On Mon, Apr 24, 2017 at 8:43 AM, Mark Watson 
<mark.wat...@jurisconcept.ca<mailto:mark.wat...@jurisconcept.ca>> wrote:
Good day all,

I just noticed an anomaly regarding the logging. I have my logging set up as 
follows:
log_filename = 'postgresql-%d.log'
log_truncate_on_rotation = on

​I don't see "log_rotation_age" and/or "log_rotation_size" here [1] and at 
least one needs to be set in order to enable actual rotation; the "truncate" 
option simply tells PostgreSQL what to do when encountering a file with the 
same name during the rotation process.​

log_rotation_age apparently has under-documented intelligence since I would 
expect a server that starts up mid-hour and uses a 60 minute rotation to rotate 
mid-hour as well so the log would contain 1 hours worth of data but the leading 
hours would be different.  The examples in log_truncate_on_rotation indicate 
that this isn't the case.  I have not tested reality or read the source.
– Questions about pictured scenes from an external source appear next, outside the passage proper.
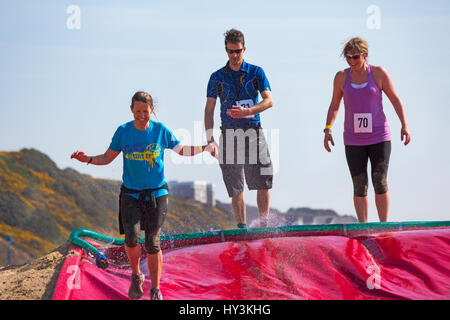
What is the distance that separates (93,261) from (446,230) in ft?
12.2

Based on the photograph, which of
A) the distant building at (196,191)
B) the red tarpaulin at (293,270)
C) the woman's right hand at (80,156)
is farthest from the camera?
the distant building at (196,191)

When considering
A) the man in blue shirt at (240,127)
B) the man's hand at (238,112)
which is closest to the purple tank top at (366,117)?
the man in blue shirt at (240,127)

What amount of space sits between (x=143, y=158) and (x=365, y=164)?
290cm

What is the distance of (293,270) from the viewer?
627cm

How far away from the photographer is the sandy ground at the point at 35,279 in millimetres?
5714

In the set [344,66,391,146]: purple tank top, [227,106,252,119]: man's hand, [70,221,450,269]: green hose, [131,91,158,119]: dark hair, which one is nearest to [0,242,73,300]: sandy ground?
[70,221,450,269]: green hose

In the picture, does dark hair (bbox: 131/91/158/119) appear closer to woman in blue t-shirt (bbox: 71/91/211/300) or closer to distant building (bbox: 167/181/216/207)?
woman in blue t-shirt (bbox: 71/91/211/300)

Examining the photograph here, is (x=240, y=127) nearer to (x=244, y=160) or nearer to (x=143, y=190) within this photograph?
(x=244, y=160)

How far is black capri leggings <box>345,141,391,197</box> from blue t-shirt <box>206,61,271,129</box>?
1.11 meters

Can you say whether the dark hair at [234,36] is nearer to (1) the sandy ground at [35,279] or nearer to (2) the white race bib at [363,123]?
(2) the white race bib at [363,123]

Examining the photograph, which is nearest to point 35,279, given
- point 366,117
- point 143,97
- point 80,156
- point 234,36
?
point 80,156

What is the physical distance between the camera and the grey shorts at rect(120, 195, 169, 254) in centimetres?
540

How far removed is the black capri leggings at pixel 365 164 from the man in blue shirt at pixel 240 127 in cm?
90

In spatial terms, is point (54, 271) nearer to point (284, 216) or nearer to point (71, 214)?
point (284, 216)
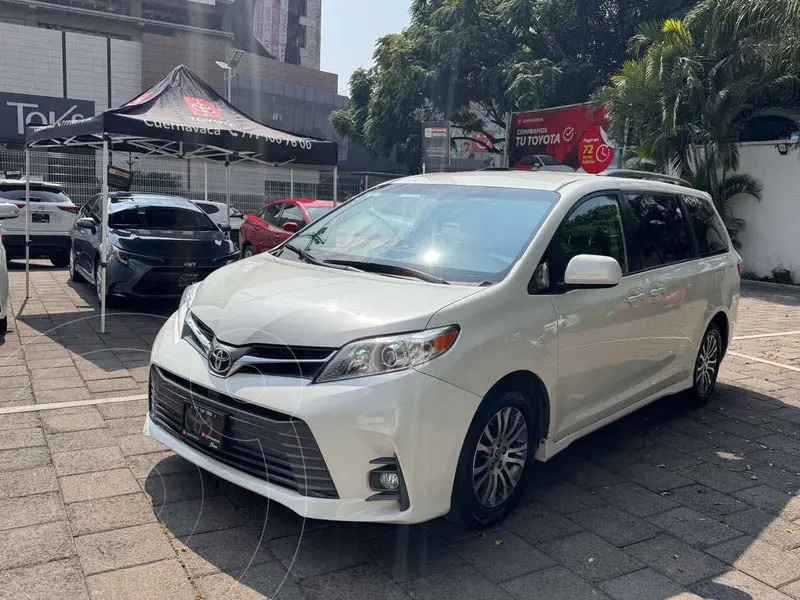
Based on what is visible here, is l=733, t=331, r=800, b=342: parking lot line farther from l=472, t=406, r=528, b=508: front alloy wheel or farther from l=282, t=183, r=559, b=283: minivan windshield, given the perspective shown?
l=472, t=406, r=528, b=508: front alloy wheel

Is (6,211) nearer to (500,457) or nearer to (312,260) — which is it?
(312,260)

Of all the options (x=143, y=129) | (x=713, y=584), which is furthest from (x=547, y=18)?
(x=713, y=584)

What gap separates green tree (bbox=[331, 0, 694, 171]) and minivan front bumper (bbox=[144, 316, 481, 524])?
22.1m

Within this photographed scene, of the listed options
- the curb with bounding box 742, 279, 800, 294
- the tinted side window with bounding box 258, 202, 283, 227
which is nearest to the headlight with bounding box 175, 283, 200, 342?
the tinted side window with bounding box 258, 202, 283, 227

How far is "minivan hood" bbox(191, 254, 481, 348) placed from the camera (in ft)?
10.2

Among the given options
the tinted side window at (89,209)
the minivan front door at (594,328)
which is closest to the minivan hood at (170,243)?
the tinted side window at (89,209)

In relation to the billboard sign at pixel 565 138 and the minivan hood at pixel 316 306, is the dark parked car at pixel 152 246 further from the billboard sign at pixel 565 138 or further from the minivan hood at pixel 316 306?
the billboard sign at pixel 565 138

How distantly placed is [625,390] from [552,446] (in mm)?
911

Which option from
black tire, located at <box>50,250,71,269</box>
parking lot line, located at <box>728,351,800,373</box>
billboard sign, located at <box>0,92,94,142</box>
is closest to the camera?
parking lot line, located at <box>728,351,800,373</box>

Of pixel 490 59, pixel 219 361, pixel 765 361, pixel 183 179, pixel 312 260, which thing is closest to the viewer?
pixel 219 361

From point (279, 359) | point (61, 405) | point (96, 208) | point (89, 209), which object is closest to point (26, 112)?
point (89, 209)

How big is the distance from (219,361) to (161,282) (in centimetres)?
544

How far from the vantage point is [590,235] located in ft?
13.8

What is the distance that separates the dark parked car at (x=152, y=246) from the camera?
325 inches
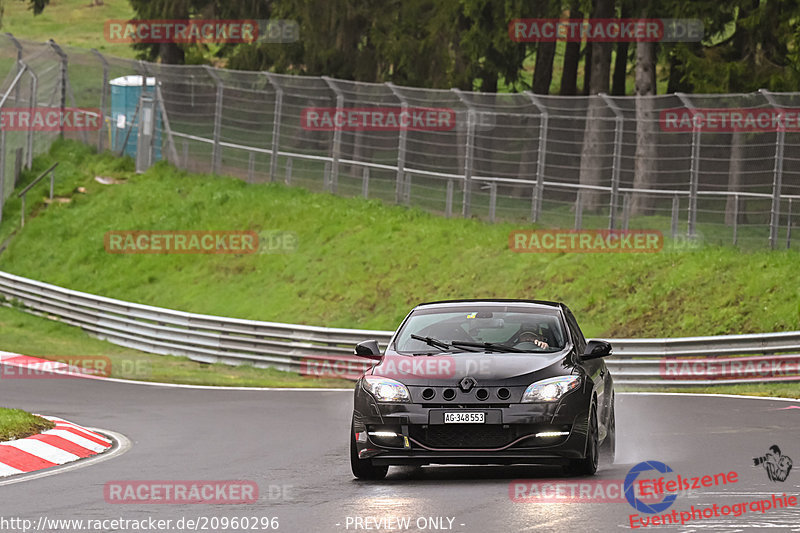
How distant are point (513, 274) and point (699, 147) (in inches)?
175

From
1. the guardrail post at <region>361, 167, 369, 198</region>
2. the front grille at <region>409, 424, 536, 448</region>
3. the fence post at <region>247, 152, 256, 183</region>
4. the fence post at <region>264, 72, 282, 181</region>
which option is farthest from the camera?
the fence post at <region>247, 152, 256, 183</region>

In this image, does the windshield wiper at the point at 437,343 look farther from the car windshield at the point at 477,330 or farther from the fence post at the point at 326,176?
the fence post at the point at 326,176

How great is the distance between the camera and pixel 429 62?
137 ft

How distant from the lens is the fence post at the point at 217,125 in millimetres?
38094

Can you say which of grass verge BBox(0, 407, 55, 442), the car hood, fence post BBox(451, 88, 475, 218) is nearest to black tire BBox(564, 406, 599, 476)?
the car hood

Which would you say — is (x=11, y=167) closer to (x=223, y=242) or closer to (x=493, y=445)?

This is on Windows 10, 64-bit
PostgreSQL 9.2.2, compiled by Visual C++ build 1800, 64-bit
(EnterpriseDB installer)

Note that this is not a major concern on my end; postgres 9.6.2 has otherwise 
been running flawlessly.


​Um...you're reporting a very outdated 9.2 release in the supposed copy-paste 
job above but claiming 9.6.2 ...

[1] 
https://www.postgresql.org/docs/9.6/static/runtime-config-logging.html#RUNTIME-CONFIG-LOGGING-WHERE

David J.

Thanks, David,
The lines log_rotation_age and log_rotation_size are commented, and currently 
are:
#log_rotation_age = 1d                                 # Automatic rotation of 
logfiles will
                                                                                
# happen after that time.  0 disables.
#log_rotation_size = 10MB                          # Automatic rotation of 
logfiles will
                                                                                
# happen after that much log output.
                                                                                
# 0 disables.


I see from your reference article that the log_rotation_age is now in minutes, 
and I will adjust that to 1440 (1 day). I don’t know where the “1d” came from. 
I know it used to be like this in earlier versions.